EXERCISE DETAILS
Copy all of the data that follows without altering a word.

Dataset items
BEGIN
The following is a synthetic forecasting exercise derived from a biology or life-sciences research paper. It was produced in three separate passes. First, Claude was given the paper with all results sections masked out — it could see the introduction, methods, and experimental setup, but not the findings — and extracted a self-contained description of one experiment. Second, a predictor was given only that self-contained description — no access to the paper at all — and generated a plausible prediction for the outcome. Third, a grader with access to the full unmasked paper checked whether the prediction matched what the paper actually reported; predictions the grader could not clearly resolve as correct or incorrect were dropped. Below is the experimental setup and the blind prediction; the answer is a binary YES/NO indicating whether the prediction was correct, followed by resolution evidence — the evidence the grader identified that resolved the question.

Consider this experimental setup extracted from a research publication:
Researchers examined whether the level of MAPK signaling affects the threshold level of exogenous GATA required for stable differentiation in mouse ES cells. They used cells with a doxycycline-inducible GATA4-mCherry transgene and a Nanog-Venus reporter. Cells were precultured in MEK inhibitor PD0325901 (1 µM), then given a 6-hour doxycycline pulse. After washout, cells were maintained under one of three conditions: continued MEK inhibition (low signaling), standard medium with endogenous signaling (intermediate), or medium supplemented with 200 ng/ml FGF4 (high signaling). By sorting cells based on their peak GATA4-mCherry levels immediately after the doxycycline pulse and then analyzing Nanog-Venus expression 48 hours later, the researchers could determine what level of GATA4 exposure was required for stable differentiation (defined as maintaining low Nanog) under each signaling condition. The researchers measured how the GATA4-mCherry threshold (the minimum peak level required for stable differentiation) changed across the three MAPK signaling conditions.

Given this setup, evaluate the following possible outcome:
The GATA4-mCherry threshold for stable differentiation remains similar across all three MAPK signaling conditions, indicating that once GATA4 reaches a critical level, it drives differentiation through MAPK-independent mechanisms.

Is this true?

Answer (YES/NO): NO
END
SOLUTION TO THE PROBLEM
The following is a synthetic forecasting exercise derived from a biology or life-sciences research paper. It was produced in three separate passes. First, Claude was given the paper with all results sections masked out — it could see the introduction, methods, and experimental setup, but not the findings — and extracted a self-contained description of one experiment. Second, a predictor was given only that self-contained description — no access to the paper at all — and generated a plausible prediction for the outcome. Third, a grader with access to the full unmasked paper checked whether the prediction matched what the paper actually reported; predictions the grader could not clearly resolve as correct or incorrect were dropped. Below is the experimental setup and the blind prediction; the answer is a binary YES/NO indicating whether the prediction was correct, followed by resolution evidence — the evidence the grader identified that resolved the question.

Consider this experimental setup extracted from a research publication:
Researchers examined whether the level of MAPK signaling affects the threshold level of exogenous GATA required for stable differentiation in mouse ES cells. They used cells with a doxycycline-inducible GATA4-mCherry transgene and a Nanog-Venus reporter. Cells were precultured in MEK inhibitor PD0325901 (1 µM), then given a 6-hour doxycycline pulse. After washout, cells were maintained under one of three conditions: continued MEK inhibition (low signaling), standard medium with endogenous signaling (intermediate), or medium supplemented with 200 ng/ml FGF4 (high signaling). By sorting cells based on their peak GATA4-mCherry levels immediately after the doxycycline pulse and then analyzing Nanog-Venus expression 48 hours later, the researchers could determine what level of GATA4 exposure was required for stable differentiation (defined as maintaining low Nanog) under each signaling condition. The researchers measured how the GATA4-mCherry threshold (the minimum peak level required for stable differentiation) changed across the three MAPK signaling conditions.

Given this setup, evaluate the following possible outcome:
The GATA4-mCherry threshold for stable differentiation remains similar across all three MAPK signaling conditions, indicating that once GATA4 reaches a critical level, it drives differentiation through MAPK-independent mechanisms.

Is this true?

Answer (YES/NO): NO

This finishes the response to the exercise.